Like in other invertebrates [10, 20] the global level of genome methylation in Apis is low and appears to be restricted to CpGs residing in coding exons [16, 36]. It has been argued [14, 10] that global methylation, a hallmark of vertebrate genomes, arose within the phylum Chordata at the time when vertebrates originated, and was a major source of innovation at the genomic level. However, Regev et al [11] concluded that methylation, originally used as a general repressor of genomic parasites, was recruited to perform gene regulatory functions well before the transition from invertebrates to vertebrates. One possibility is that transcriptional regulation by DNA methylation is an ancient mechanism of gene control that was adequate for primordial metazoan species with limited cell type and tissue repertoires. As animal evolution progressed, novel regulatory mechanisms operating via promoters and sequence-specific transcription factors (TFs) were invented to generate both the developmental sophistication and cellular diversity that characterise modern animals. As a result, organismal complexity is largely instantiated at the level of differential gene expression that evolved by combining the specific TFs, differential splicing, non-coding RNAs, chromatin remodeling and epigenetic modification of genomic DNA by methylation [1]. In this context, the lack of an obvious correlation between gene number and apparent morphological and behavioral complexities of diverse organisms in different phyla [37] is not surprising. While the combinatorial interactions of TFs and their targets are now well understood [38, 39], the role(s) of epigenetic modifications in gene regulation are only beginning to be unraveled.

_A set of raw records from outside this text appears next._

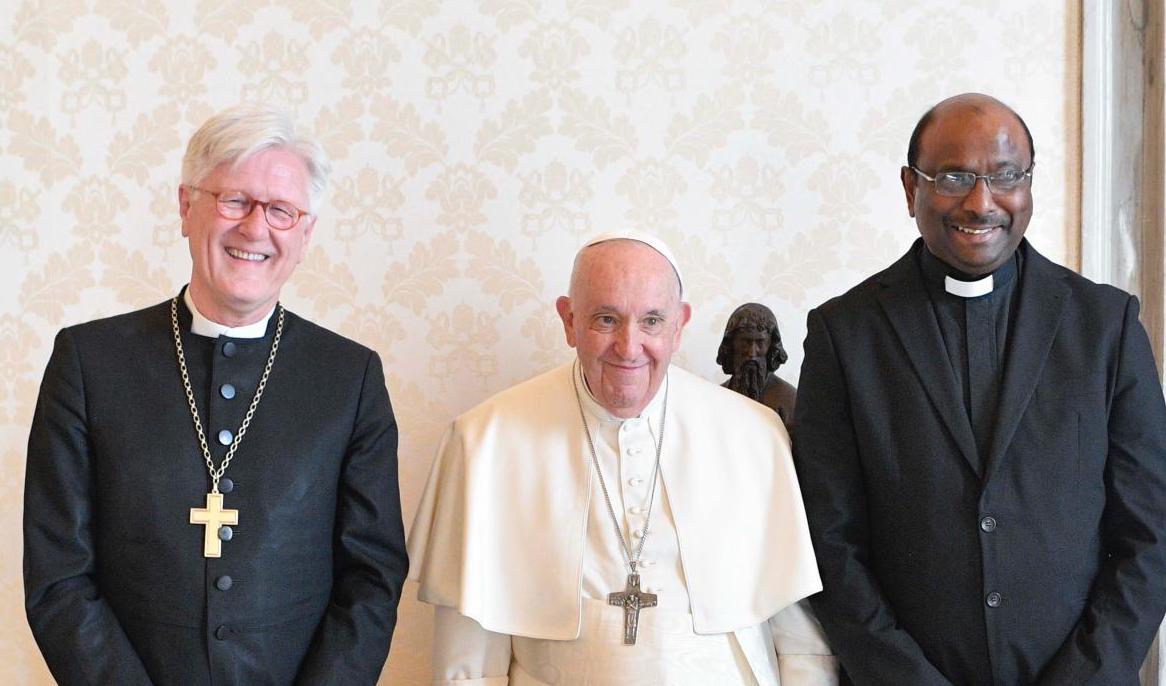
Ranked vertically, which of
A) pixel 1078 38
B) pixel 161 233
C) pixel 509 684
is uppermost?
pixel 1078 38

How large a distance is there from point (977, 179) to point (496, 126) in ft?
5.07

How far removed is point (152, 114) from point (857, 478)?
233 centimetres

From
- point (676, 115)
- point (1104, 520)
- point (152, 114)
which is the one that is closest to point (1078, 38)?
point (676, 115)

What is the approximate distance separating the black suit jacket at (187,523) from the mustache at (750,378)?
1.10 meters

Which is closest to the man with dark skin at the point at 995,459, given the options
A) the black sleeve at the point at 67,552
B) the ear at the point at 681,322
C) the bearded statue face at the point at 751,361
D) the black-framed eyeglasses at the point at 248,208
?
the ear at the point at 681,322

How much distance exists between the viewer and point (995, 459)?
2543mm

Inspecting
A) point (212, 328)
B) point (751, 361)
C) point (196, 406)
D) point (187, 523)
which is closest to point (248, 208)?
point (212, 328)

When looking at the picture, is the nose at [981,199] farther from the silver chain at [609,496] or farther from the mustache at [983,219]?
the silver chain at [609,496]

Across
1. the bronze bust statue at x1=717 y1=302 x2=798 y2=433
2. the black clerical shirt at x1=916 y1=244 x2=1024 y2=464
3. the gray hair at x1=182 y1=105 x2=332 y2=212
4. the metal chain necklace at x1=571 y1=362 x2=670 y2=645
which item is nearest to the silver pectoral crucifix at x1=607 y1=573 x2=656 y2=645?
the metal chain necklace at x1=571 y1=362 x2=670 y2=645

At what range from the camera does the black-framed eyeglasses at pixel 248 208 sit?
7.82 feet

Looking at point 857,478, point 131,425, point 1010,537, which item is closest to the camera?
point 131,425

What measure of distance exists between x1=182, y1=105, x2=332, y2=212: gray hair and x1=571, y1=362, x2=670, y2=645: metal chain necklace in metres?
0.97

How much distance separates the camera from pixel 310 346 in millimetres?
2602

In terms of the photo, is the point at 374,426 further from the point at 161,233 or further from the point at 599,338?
the point at 161,233
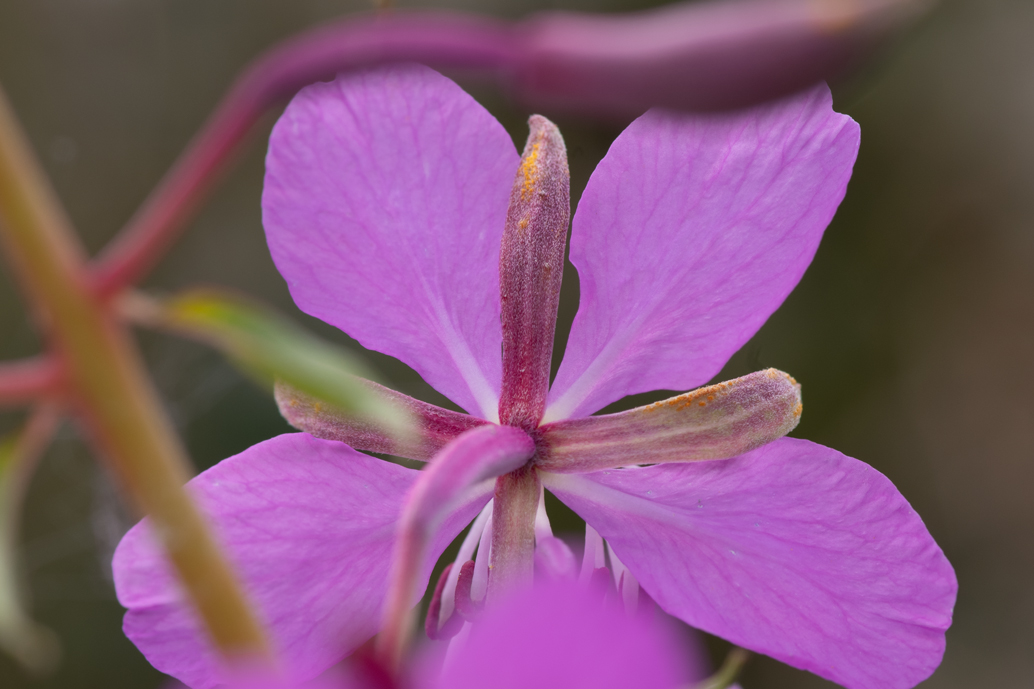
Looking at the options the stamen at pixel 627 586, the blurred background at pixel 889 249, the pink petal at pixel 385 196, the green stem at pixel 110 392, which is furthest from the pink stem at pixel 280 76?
the blurred background at pixel 889 249

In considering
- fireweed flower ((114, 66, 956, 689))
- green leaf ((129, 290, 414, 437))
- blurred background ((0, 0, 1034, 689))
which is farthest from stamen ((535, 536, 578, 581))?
blurred background ((0, 0, 1034, 689))

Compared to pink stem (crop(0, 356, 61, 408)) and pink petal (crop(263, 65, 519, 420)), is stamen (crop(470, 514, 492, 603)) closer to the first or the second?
pink petal (crop(263, 65, 519, 420))

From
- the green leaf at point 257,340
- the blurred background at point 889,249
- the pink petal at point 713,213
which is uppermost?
the green leaf at point 257,340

The results presented in this paper have important implications for the field of evolutionary developmental biology (evo-devo). A prominent view in this field is that morphological diversity is caused primarily by mutations in the cis-regulatory regions of genes [40], rather than by changes in protein coding sequences as suggested by other authors (eg [41]). A compromising proposal [42] predicts that the relative importance of both cis-regulatory and protein coding changes will vary depending on factors such as the position or rank of a gene in a regulatory network, the population dynamics and the evolutionary time span. In this model, highly interconnected genes are preferentially subjected to cis-regulatory evolution, while mutations in protein coding sequences are more prevalent in genes residing in less densely clustered parts of the network. Our results suggest that intragenic methylation might be an additional constituent of the cis-regulatory machinery regulating the components of densely connected metabolic and information processing networks constitutively expressed in most cells. In contrast, effector genes responsible for cell differentiation and specialization might not require these rich and complex regulatory inputs, and would not be methylated.

To understand the relevance of epigenetic influences on regulatory networks to developmental and evolutionary transitions, studies of the same genes and their interacting partners are required in different phyla. By comparing epigenomes, with their developmental end-points from different phyla we should be able to reveal what is functionally common and what is different. The emerging field of insect epigenomics will undoubtedly accelerate these efforts by providing novel and exciting data on genome-wide analyses of TF-binding sites, histone modifications, DNA methylation and context-dependent gene expression.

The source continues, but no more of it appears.